In addition, we assessed the activity of the AMP-activated kinase (AMPK) and the mechanistic target of rapamycin (mTOR) system in response to UDCA. The phosphorylation of p70 S6 kinase (S6K) at Thr389 was used as a proxy to assess the activity of mTOR complex 1 (mTORC1) and the phosphorylation of Akt kinase at Ser473 was used as a proxy to assess the activity of mTOR complex 2 (mTORC2). AMPK activity was judged by assessing an activating autophosphorylation site of AMPK (at Thr172). UDCA treatment did not influence the level of phosphorylation of S6K (Fig. 5A), Akt (Fig. 5B) and AMPK (Fig. 5C) suggesting that the activity of the AMPK/mTOR system is not influenced by UDCA treatment.

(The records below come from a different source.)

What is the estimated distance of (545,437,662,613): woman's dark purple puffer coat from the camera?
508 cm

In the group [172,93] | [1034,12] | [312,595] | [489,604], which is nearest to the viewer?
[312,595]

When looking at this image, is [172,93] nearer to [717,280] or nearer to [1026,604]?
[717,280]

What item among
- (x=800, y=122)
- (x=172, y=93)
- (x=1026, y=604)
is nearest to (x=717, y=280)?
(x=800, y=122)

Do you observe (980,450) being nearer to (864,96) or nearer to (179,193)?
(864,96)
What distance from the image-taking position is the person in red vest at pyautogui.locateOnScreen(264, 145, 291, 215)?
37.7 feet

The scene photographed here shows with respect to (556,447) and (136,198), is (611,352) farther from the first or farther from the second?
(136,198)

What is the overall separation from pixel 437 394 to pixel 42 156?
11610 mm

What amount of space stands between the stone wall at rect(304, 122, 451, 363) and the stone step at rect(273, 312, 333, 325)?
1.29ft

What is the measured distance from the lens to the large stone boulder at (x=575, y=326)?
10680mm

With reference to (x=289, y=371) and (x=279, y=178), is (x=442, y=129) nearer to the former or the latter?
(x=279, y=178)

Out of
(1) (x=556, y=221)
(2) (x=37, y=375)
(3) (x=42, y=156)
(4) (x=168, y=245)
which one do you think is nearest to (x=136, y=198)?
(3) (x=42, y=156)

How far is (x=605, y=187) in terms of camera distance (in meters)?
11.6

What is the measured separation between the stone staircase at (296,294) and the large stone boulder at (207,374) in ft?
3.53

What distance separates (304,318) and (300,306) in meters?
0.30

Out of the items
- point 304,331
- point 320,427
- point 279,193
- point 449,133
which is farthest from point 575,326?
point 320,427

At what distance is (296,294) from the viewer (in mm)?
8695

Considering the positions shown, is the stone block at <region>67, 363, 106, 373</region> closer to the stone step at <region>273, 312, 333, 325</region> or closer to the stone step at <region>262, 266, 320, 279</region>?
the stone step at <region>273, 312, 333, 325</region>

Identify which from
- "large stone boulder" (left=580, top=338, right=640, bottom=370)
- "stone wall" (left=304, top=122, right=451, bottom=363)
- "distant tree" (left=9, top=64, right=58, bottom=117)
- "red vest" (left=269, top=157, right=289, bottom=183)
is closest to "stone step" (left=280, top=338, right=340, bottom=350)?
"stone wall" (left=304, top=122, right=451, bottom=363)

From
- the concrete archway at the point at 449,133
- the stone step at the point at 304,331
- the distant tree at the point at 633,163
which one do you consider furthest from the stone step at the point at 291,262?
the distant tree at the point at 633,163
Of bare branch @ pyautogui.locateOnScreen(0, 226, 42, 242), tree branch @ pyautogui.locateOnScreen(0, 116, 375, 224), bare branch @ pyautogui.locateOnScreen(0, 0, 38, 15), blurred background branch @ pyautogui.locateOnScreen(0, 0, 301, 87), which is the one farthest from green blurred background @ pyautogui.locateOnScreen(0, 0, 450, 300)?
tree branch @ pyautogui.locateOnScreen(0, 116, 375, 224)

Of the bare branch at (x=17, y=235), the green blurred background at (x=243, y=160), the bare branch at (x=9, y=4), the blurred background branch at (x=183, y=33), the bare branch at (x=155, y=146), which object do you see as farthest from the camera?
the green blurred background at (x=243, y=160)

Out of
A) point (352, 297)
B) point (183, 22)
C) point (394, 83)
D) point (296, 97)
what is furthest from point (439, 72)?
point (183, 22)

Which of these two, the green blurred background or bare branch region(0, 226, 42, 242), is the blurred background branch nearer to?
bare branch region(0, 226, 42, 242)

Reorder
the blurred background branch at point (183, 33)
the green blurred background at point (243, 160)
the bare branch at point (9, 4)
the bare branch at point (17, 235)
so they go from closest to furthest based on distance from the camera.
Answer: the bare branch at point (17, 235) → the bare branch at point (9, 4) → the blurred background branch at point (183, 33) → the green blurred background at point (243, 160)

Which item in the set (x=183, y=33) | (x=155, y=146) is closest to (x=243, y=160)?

A–C A2780 cells were plated into 6 cm petri dishes (106/dish) and were treated with 300 nM UDCA or DMSO as vehicle control for 48 h. Cells were scraped, total protein was prepared and lysates were subjected to SDS-PAGE and Western blot. Blots were developed with the antibodies indicated and were evaluated by densitometry. All values are depicted as mean ± SD. Normality was assessed using the Shapiro-Wilk test. Densitometric values were compared using unpaired t-test. The following number of biological replicates were assessed: pS6K/S6K: 6, pAkt/Akt: 5, pAMPK/AMPK: 4. AMPK AMP-activated kinase, DMSO dimethyl sulfoxide, UDCA ursodeoxycholic acid, p70 S6K p70 S6 kinase.
The induction of ursodeoxycholic acid-dependent genes associate with worse clinical outcome
In the study we identified a set of genes that were induced by UDCA either that level of mRNA/protein expression or at the level of activity (TCF7L2, CTNNB1, SNAI1 and NFE2L2). We assessed the composite effect of the 4 gene signature on patient survival using the GEPIA2 database. The tumoral overexpression of the 4 gene signature correlated with markedly worse survival with a hazard ratio of 1.3 (Fig. 6).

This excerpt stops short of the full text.